One Tree Hill still is the greatest show of all time.
I think I watch the series on DVD at least once a year. (It's also on netflix). I know every single word and yet it never gets old. It's also a good "go to" when you don't know what to do with your life situations. because i'm telling you, that shit is wisdomatic. (is that a word? it is now)

Establish a Work out routine that works for you.
If cross fit isn't your think...don't freaking do it. dear lord people. We don't always have to keep up with the trends to fit in and get fit. and if you don't have the money for a gym membership or you're like me and Gyms aren't your thing. Don't go. you can easily find a 'at home workout' that fits your needs and that you like. The important thing isn't your weight loss or muscle gain..It's that you are dedicating your time to being the healthiest YOU can be.

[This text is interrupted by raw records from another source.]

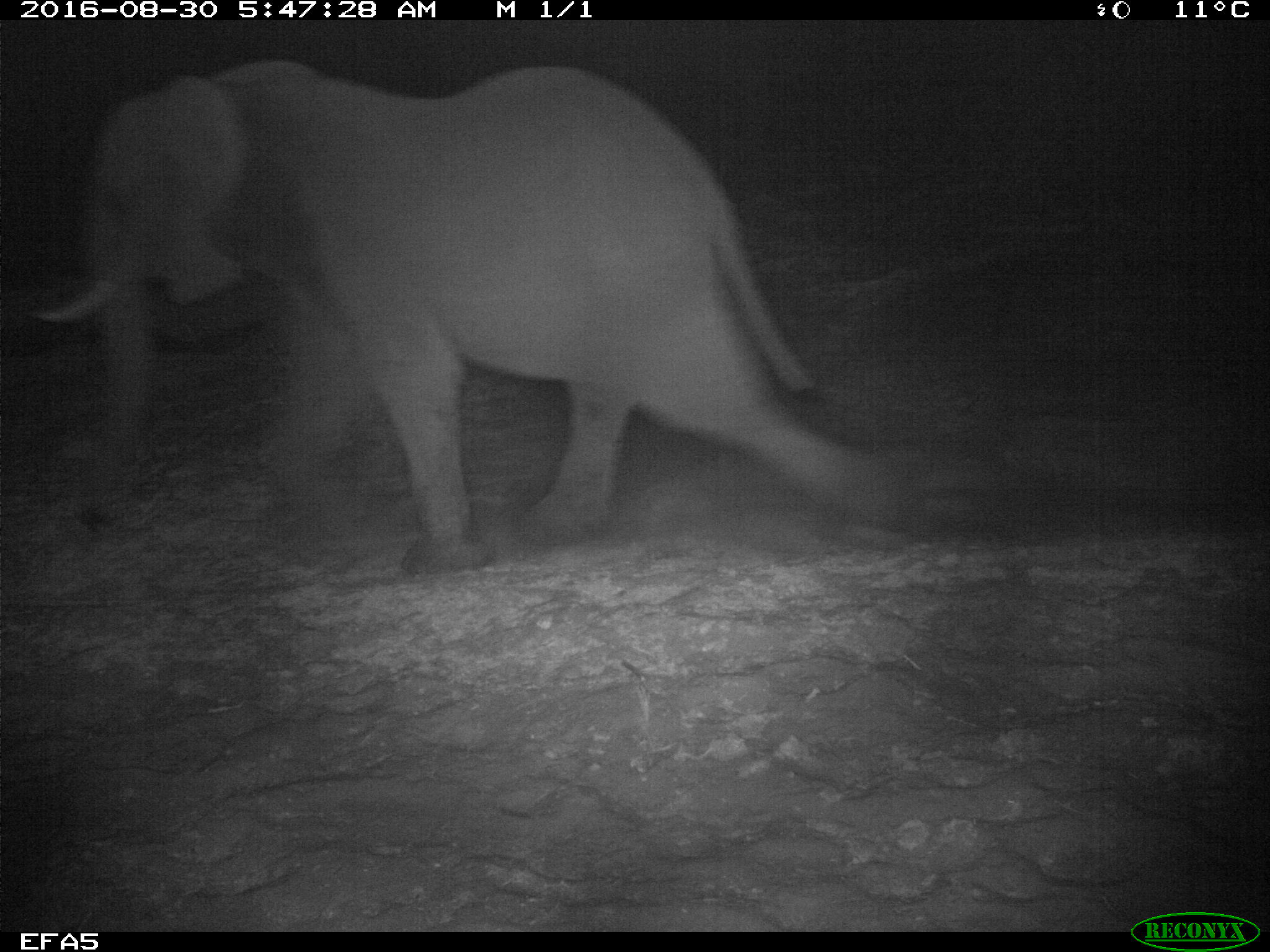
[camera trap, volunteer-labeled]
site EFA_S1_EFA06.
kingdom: Animalia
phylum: Chordata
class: Mammalia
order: Proboscidea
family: Elephantidae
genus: Loxodonta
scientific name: Loxodonta africana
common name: african bush elephant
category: elephant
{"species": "elephant (african bush elephant) (Loxodonta africana)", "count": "1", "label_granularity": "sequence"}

Not the healthiest people are telling you to be.

Take time to do what makes your soul happy.
 You need YOU time. You need to do something that makes you happy. If that's going to the beach and laying on the sand. DO IT. If your happiness is laying in bed with a bag of doritos, boxed wine, and netflix...DO IT. Just take time to do what makes your soul happy and screw what everyone thinks.

Screw walking to your own Drum, Bust out in your own Musical. 
If you're gunna be weird, BE WIERD. If you're gunna do your own thing, DO IT BIG. Enough Said.


Turning 25 isn't as bad as you think.
Yeah I know, I'm in my earliest hours of the age...but I have friends who are terrified of turning 25 because they think their life is over. Hell No. I am embracing 25. I may just go rent a car today. But in all seriousness, if turning 25 is your biggest concern in life than you are doing pretty damn good. I don't know why people tell you its all "down hill" and over once you turn 25. I feel like my life is still just beginning. Does this mean I'm an adult now? Or is that not until 30? Shit. I'm still in my twenties so I'm going to party like a rockstar while I can. Embrace the Quarter Life!!!!!